What needs to be done :: An exact copy of every record is needed.

(Phrase grounding data)
=====

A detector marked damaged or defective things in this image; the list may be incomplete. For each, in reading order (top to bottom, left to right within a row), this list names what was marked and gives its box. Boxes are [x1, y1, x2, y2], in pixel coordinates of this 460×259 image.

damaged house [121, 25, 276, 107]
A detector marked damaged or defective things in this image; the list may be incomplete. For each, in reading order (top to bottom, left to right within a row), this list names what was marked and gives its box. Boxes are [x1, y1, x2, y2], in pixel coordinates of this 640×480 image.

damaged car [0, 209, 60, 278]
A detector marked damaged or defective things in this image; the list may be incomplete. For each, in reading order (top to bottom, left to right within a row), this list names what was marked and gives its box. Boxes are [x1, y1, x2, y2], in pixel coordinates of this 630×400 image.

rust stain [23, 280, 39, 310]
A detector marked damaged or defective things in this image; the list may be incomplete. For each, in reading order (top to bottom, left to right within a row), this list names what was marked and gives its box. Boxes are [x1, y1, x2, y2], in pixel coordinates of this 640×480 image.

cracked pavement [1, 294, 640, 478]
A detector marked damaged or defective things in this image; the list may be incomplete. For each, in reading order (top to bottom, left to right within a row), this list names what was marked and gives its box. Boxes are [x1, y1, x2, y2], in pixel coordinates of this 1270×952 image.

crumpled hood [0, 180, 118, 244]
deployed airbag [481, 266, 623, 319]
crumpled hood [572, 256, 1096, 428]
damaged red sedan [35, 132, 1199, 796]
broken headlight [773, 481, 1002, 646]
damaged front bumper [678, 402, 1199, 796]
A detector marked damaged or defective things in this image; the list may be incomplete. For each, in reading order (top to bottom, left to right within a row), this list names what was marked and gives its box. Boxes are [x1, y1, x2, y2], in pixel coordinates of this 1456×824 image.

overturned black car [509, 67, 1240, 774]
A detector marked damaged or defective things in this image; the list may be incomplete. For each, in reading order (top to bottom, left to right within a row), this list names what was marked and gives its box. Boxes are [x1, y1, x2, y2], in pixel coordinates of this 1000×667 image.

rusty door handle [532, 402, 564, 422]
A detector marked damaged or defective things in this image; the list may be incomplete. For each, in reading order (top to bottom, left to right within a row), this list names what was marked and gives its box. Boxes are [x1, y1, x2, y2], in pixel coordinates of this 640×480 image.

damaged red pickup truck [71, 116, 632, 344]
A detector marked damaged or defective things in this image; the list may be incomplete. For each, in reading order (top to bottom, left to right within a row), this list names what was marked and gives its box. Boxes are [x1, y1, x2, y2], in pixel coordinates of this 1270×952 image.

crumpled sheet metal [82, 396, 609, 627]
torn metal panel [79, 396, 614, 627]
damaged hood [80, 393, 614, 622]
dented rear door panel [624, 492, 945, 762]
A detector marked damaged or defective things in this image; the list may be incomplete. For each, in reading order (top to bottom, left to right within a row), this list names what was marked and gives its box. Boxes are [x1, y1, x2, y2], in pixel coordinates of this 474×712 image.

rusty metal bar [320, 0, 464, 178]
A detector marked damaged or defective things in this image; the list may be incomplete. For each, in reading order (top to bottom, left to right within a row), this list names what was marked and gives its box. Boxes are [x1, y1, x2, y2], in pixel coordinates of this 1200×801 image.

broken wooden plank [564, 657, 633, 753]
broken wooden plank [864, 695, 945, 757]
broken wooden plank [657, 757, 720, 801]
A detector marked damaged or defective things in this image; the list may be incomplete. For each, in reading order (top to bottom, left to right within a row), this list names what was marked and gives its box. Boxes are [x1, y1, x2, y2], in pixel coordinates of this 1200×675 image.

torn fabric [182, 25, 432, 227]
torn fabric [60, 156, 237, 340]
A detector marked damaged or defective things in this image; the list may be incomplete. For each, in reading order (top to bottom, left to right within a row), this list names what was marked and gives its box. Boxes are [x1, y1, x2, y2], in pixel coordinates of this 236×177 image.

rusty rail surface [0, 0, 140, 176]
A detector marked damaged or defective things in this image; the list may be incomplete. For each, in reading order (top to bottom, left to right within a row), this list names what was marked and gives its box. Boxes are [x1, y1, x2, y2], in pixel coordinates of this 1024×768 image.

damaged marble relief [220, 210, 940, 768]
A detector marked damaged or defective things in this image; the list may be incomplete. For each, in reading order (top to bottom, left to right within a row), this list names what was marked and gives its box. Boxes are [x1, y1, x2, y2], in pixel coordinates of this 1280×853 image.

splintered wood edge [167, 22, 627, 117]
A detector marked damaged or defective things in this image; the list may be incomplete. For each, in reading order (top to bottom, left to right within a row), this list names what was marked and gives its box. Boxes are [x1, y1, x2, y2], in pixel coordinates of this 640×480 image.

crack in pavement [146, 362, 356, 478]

=====

Answer to this problem ::
A detector marked damaged or defective things in this image; the list may be incomplete. For each, in reading order (top to bottom, left to right within a row), this list names what was marked and gives its box. Boxes are [x1, y1, x2, y2], in pixel coordinates of this 460×259 image.

damaged house [121, 25, 276, 107]
A detector marked damaged or defective things in this image; the list may be incomplete. For each, in reading order (top to bottom, left to right within a row), this list names what was marked and gives its box. Boxes are [x1, y1, x2, y2], in pixel coordinates of this 640×480 image.

damaged car [0, 209, 60, 278]
A detector marked damaged or defective things in this image; the list may be incomplete. For each, in reading order (top to bottom, left to right within a row), this list names what was marked and gives its box. Boxes are [x1, y1, x2, y2], in pixel coordinates of this 630×400 image.

rust stain [23, 280, 39, 310]
A detector marked damaged or defective things in this image; the list may be incomplete. For each, in reading order (top to bottom, left to right within a row), this list names what was marked and gives its box. Boxes are [x1, y1, x2, y2], in pixel coordinates of this 640×480 image.

cracked pavement [1, 294, 640, 478]
A detector marked damaged or defective things in this image; the list may be incomplete. For each, in reading order (top to bottom, left to right within a row), this list names what was marked and gives its box. Boxes are [x1, y1, x2, y2], in pixel coordinates of this 1270×952 image.

crumpled hood [0, 180, 118, 244]
deployed airbag [481, 266, 623, 319]
crumpled hood [572, 256, 1096, 428]
damaged red sedan [35, 132, 1199, 796]
broken headlight [773, 481, 1002, 646]
damaged front bumper [678, 402, 1199, 796]
A detector marked damaged or defective things in this image; the list may be incomplete. For each, in reading order (top to bottom, left to right within a row), this list names what was marked and gives its box. Boxes are [x1, y1, x2, y2], in pixel coordinates of this 1456×824 image.

overturned black car [509, 67, 1240, 774]
A detector marked damaged or defective things in this image; the list may be incomplete. For each, in reading order (top to bottom, left to right within a row), this list names what was marked and gives its box. Boxes are [x1, y1, x2, y2], in pixel coordinates of this 1000×667 image.

rusty door handle [532, 402, 564, 422]
A detector marked damaged or defective things in this image; the list may be incomplete. For each, in reading order (top to bottom, left to right within a row), this list names what was marked and gives its box. Boxes are [x1, y1, x2, y2], in pixel coordinates of this 640×480 image.

damaged red pickup truck [71, 116, 632, 344]
A detector marked damaged or defective things in this image; the list may be incomplete. For each, in reading order (top to bottom, left to right within a row), this list names what was marked and gives its box. Boxes are [x1, y1, x2, y2], in pixel coordinates of this 1270×952 image.

crumpled sheet metal [82, 396, 609, 627]
torn metal panel [79, 396, 614, 627]
damaged hood [80, 393, 614, 622]
dented rear door panel [624, 492, 945, 762]
A detector marked damaged or defective things in this image; the list may be incomplete. For each, in reading order (top to bottom, left to right within a row), this list names what was marked and gives its box. Boxes are [x1, y1, x2, y2], in pixel coordinates of this 474×712 image.

rusty metal bar [320, 0, 464, 178]
A detector marked damaged or defective things in this image; the list may be incomplete. For each, in reading order (top to bottom, left to right within a row), this list names what was marked and gives its box. Boxes are [x1, y1, x2, y2], in pixel coordinates of this 1200×801 image.

broken wooden plank [564, 657, 633, 753]
broken wooden plank [864, 695, 945, 757]
broken wooden plank [657, 757, 720, 801]
A detector marked damaged or defective things in this image; the list may be incomplete. For each, in reading order (top to bottom, left to right within a row), this list names what was marked and gives its box. Boxes are [x1, y1, x2, y2], in pixel coordinates of this 1200×675 image.

torn fabric [182, 25, 432, 227]
torn fabric [60, 156, 237, 340]
A detector marked damaged or defective things in this image; the list may be incomplete. For each, in reading order (top to bottom, left to right within a row), this list names what was marked and gives its box. Boxes are [x1, y1, x2, y2], in pixel coordinates of this 236×177 image.

rusty rail surface [0, 0, 140, 176]
A detector marked damaged or defective things in this image; the list may be incomplete. For each, in reading order (top to bottom, left to right within a row), this list names what was marked and gives its box. Boxes are [x1, y1, x2, y2], in pixel coordinates of this 1024×768 image.

damaged marble relief [220, 210, 940, 768]
A detector marked damaged or defective things in this image; the list may be incomplete. For each, in reading order (top to bottom, left to right within a row), this list names what was marked and gives its box. Boxes are [x1, y1, x2, y2], in pixel coordinates of this 1280×853 image.

splintered wood edge [167, 22, 627, 117]
A detector marked damaged or defective things in this image; the list may be incomplete. For each, in reading order (top to bottom, left to right within a row), this list names what was marked and gives its box. Boxes are [x1, y1, x2, y2], in pixel coordinates of this 640×480 image.

crack in pavement [146, 362, 356, 478]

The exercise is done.